━━━ EXCERPTED TEXT ━━━
Ref. Ares(2015)3080298 - 22/07/2015
Ref. Ares(2015)4821965 - 04/11/2015
Proposed Amendments to the Open Internet Chapter of the EU
Telecommunications Single Market Regulation The Center for Democracy & Technology (CDT) offers the following proposed revisions
to the open Internet chapter of the proposed European Telecommunications Single
Market Regulation.
We have from the outset supported enshrining the principle of non-discrimination of
traffic in legislation, both in Europe and in the US. In May 2013, we set out our
recommendations for European net neutrality policy, and we have since commented at
various stages of the TSM Regulation process.
We make the following suggestions in the hope that they will help the negotiating parties
find solutions that will provide meaningful open Internet protections. They do not reflect
CDT’s view of an “ideal” open Internet regulation, nor do they represent a
comprehensive proposal on all differences between the Commission, Parliament, and
Council texts. Instead, they address three important issues that have come up repeatedly
in conversations with representatives of the European institutions. These are: 1) the
relationship between Internet access service and
managed or
enterprise services, 2) the
relationship between ‘Internet access service’ and ‘specialised services’, and 3) the
relationship between non-discriminatory treatment of Internet traffic and reasonable
network management.
━━━
## PROBLEMS AND TASKS
1. Answer these questions on the open Internet amendments text:
(a) When did CDT set out its recommendations for European net neutrality policy?
(b) How many issues do the suggested revisions address?
(c) Which chapter of the proposed regulation do the revisions concern?
2. Quote the open Internet amendments text word for word, everything from "Ref. Ares(2015)3080298 - 22/07/2015" down to "Market Regulation.".
You won't need the material for this work.
━━━ DATA LINES ━━━
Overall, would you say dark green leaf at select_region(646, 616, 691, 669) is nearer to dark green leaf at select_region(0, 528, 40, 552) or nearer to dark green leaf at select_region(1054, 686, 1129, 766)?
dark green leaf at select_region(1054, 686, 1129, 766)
━━━
## WRITTEN ANSWERS
1.
(a) In May 2013.
(b) Three.
(c) The open Internet chapter.

2.
Ref. Ares(2015)3080298 - 22/07/2015
Ref. Ares(2015)4821965 - 04/11/2015
Proposed Amendments to the Open Internet Chapter of the EU
Telecommunications Single Market Regulation The Center for Democracy & Technology (CDT) offers the following proposed revisions
to the open Internet chapter of the proposed European Telecommunications Single
Market Regulation.